If people want a method to measure coffee that is accurate as it is easy, they can opt to use just a coffee scoop instead.
For example, one scoop of coffee using the RSVP Endurance Coffee Scoop gives you enough for six ounces of water.
That’s it. No need to take out the food scales or calculate ratios in your head. It’s a handy little thing if you don’t have much time in the morning to dedicate for coffee prep.
Pour Over Coffee Ratio
It’s safe to start with the 1:16 coffee-water ratio if you’re making coffee through the pour-over method.
However, this method doesn’t always produce the most consistent of brews as compared to using brewing methods that use specialized equipment like an espresso machine or an AeroPress.
So, before you start changing the ratio, you might want to grind your coffee finer than usual so that there is more surface area for the water to flow through (if you want your coffee to be “stronger”).
You can also pour the water more slowly through the coffee to maximize the brewing time.
How To Make Instant Coffee
It’s important to note that freshly ground coffee is vastly different from instant coffee. Even mentioning these two kinds of coffees together in one sentence might seem like an unforgivable travesty to the most serious of coffee connoisseurs.
The go-to ratio is usually a couple of teaspoons per cup of coffee, but your mileage may vary depending on what kind of instant coffee brand you are using.
Because instant coffee is definitely not “fresh” coffee per say. It’s just pre-made coffee that has been freeze-dried and crushed into granules. You just add water, and voila! You don’t need to brew it or anything.
So, a lot of the subtle nuances and aromas that freshly ground coffee has is lost in instant coffee.
However, this doesn’t mean that the former is “bad” coffee. Instant coffee is great when you want a quick caffeine fix or if you want to whip up coffee flavored mix drinks.
There are a number of reasons why precise measurement is important. First is consistency. You want your coffee to taste how you like it day after day after day. So, then you must follow a precise coffee-water ratio every time you brew.

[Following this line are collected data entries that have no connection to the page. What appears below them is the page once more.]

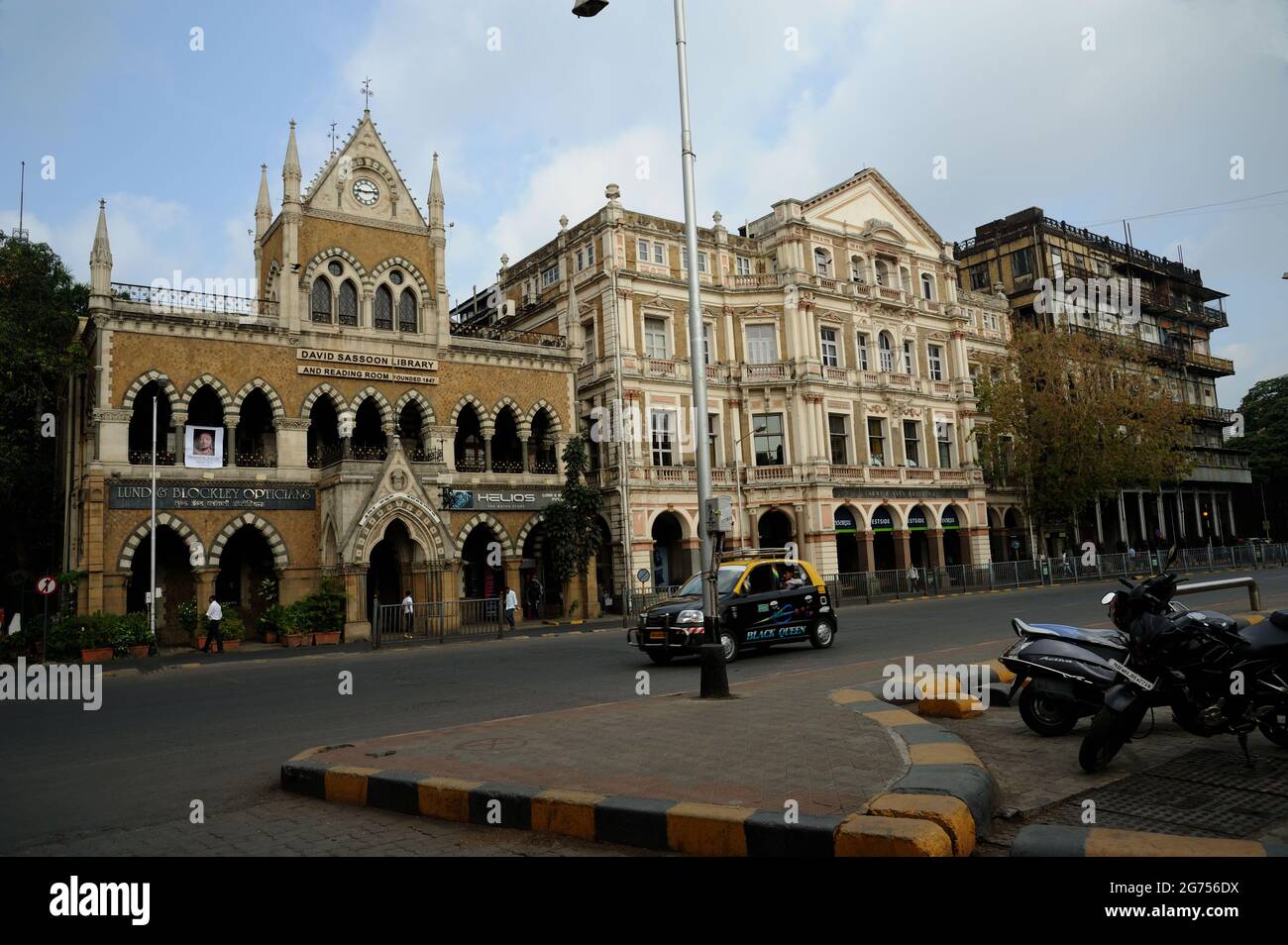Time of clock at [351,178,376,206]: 9:13
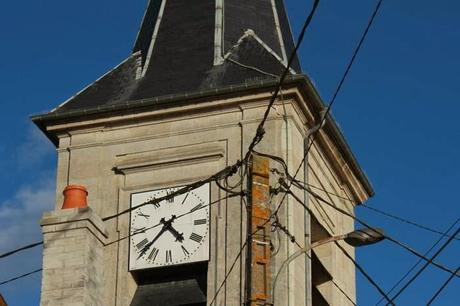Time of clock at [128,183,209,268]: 4:37
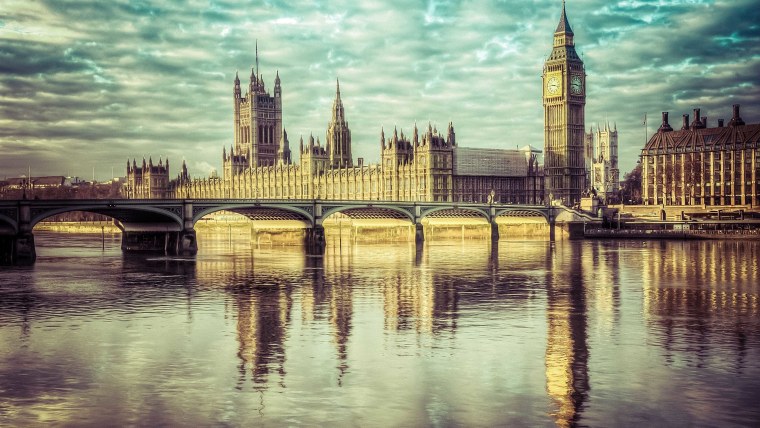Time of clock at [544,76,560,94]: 9:17
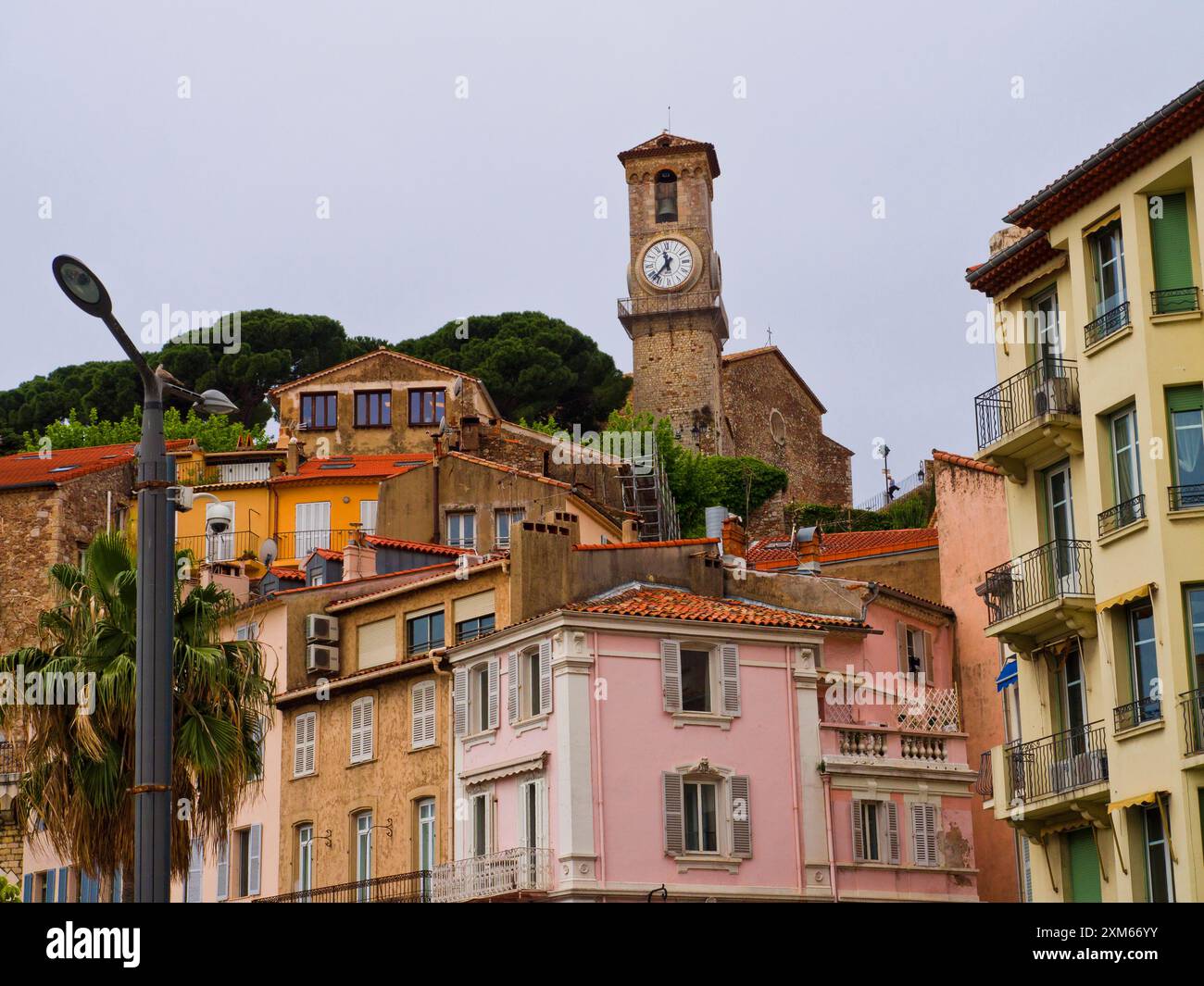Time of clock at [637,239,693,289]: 11:37
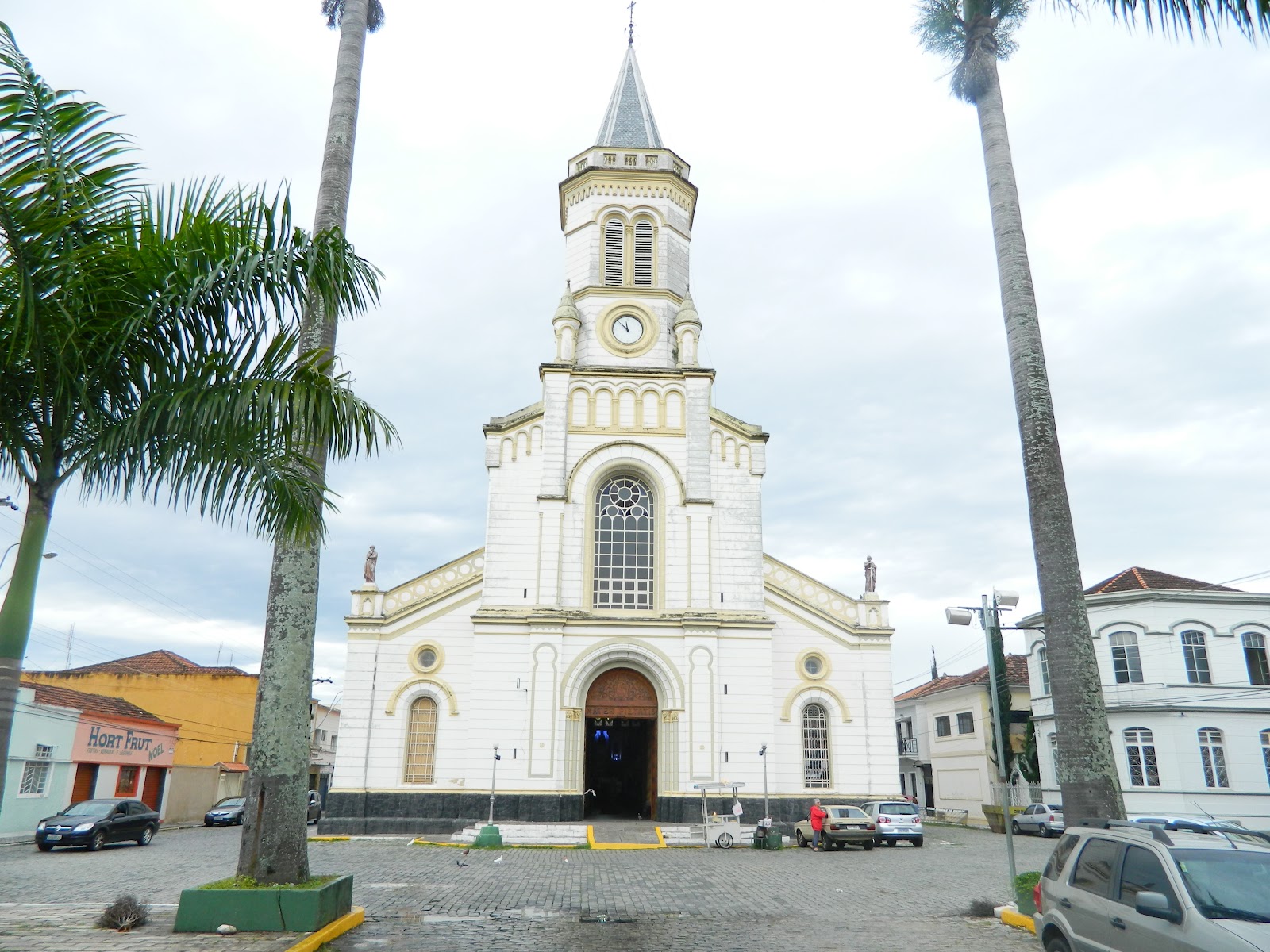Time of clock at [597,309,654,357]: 11:52
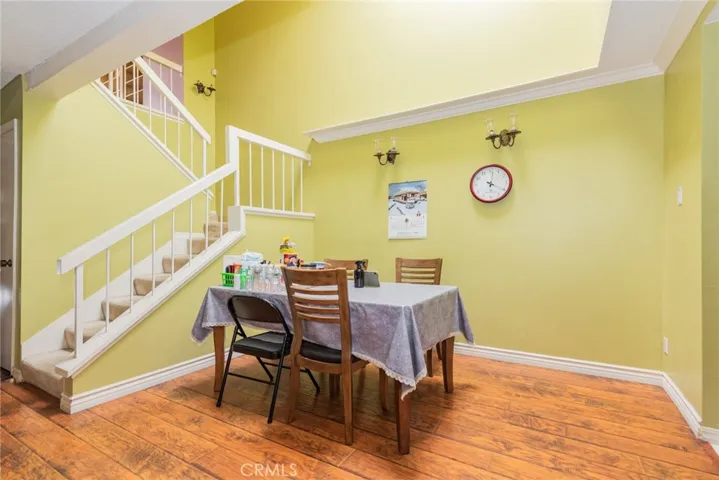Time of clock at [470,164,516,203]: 12:20
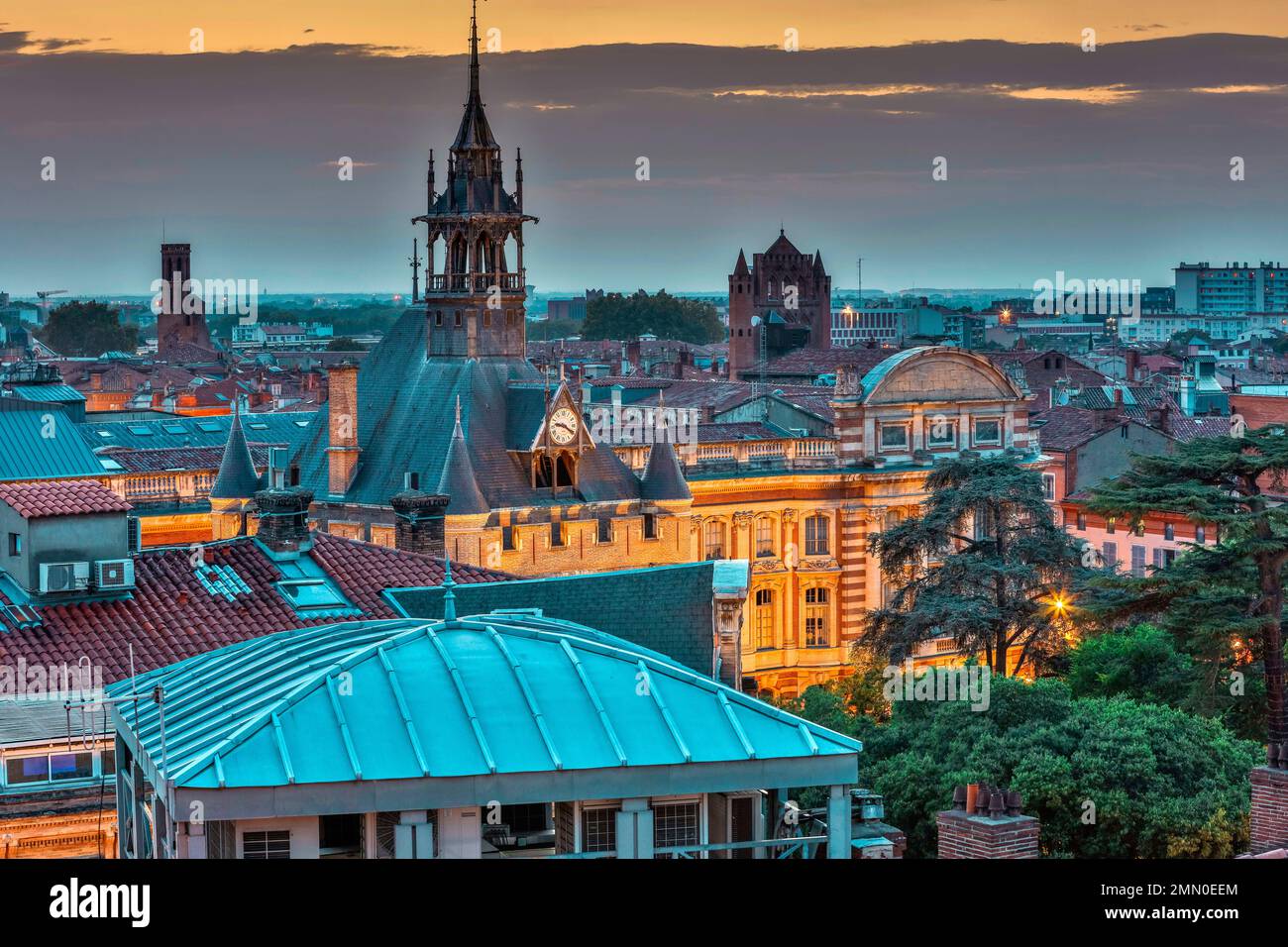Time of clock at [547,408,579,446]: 9:20
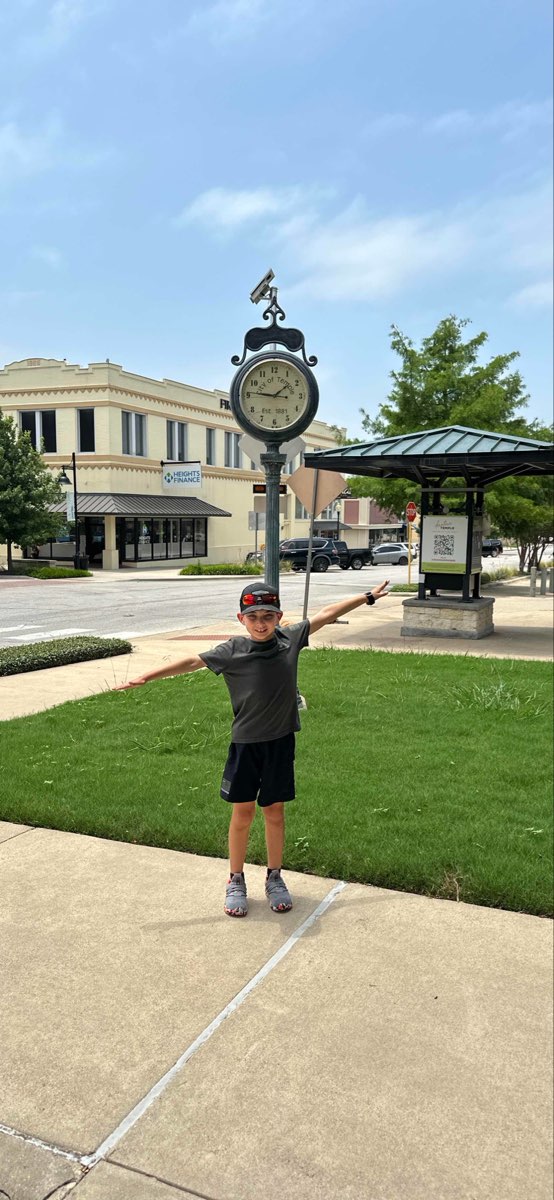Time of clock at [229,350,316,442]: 1:46
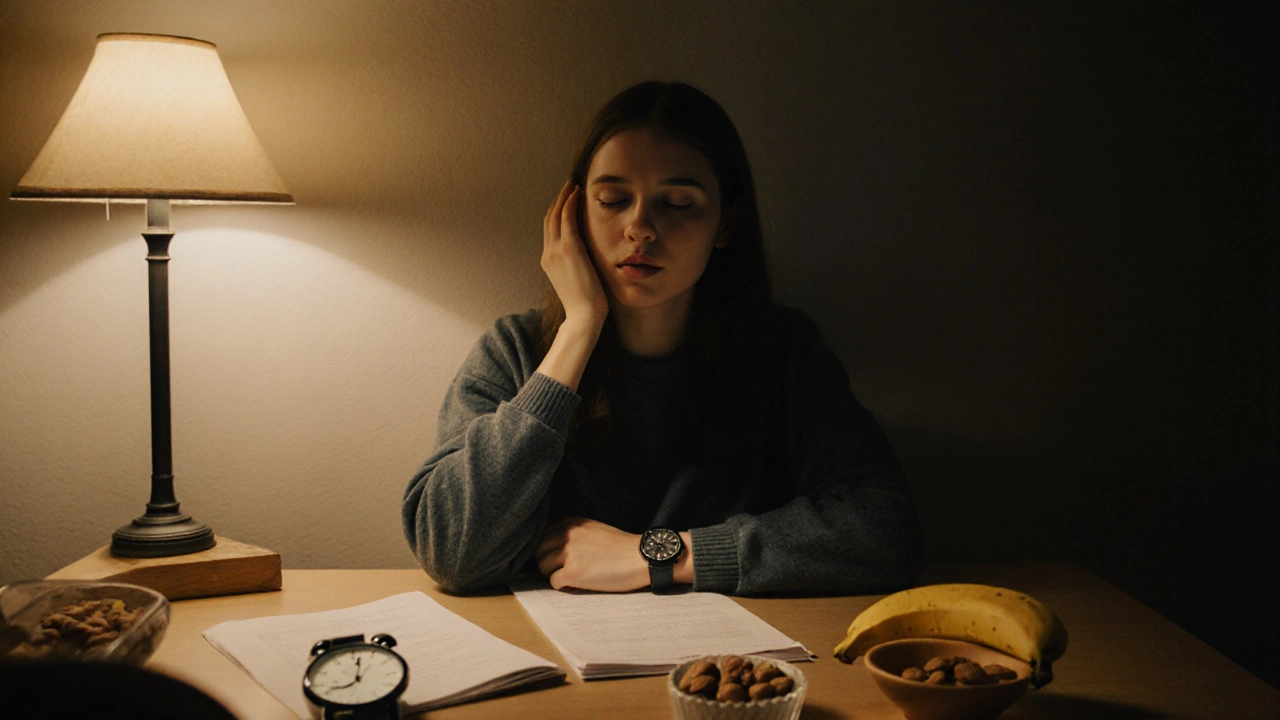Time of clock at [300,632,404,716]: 8:01
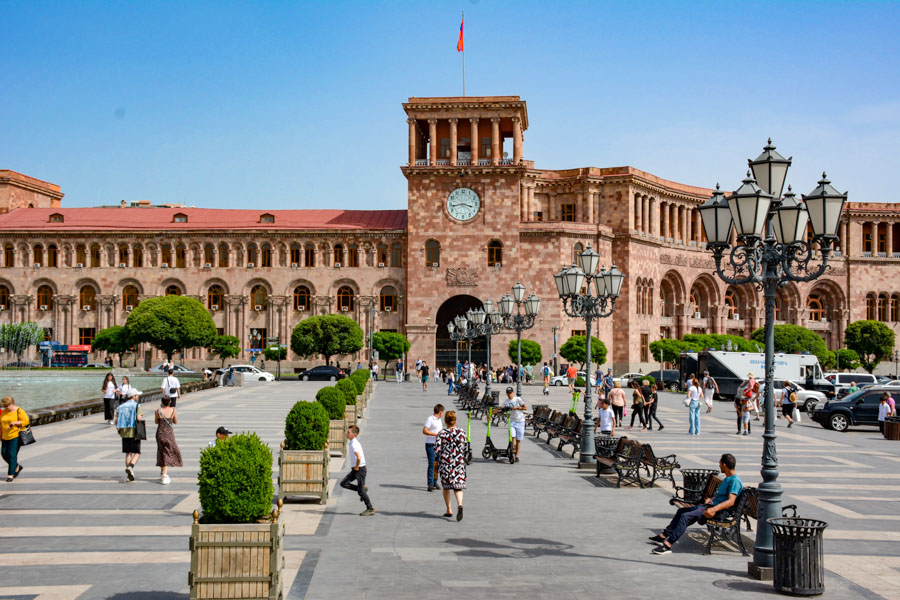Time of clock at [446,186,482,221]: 3:43
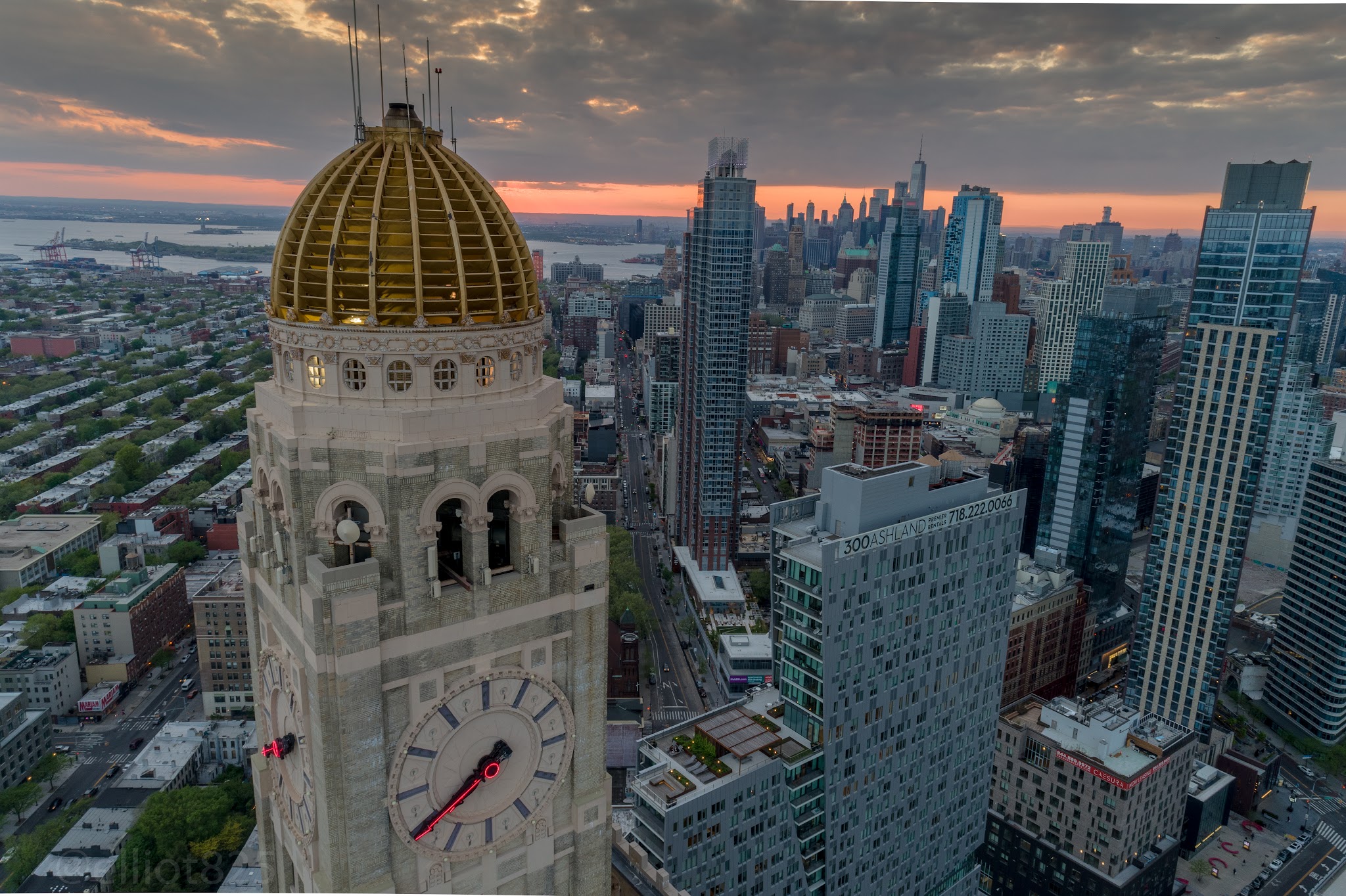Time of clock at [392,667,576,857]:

Remember that messing up the ratios (e.g. too much/little water or coffee) may result into over or under extraction. This means that your coffee will turn either too bitter or too sour – two taste profiles that nobody wants for their morning coffee.
Another is conservation. Coffee beans, especially the higher quality ones, can be expensive. This is the reason why coffee enthusiasts often have a food scale at home to ensure that both their brewing ratios are correct AND to avoid using more coffee than they have too.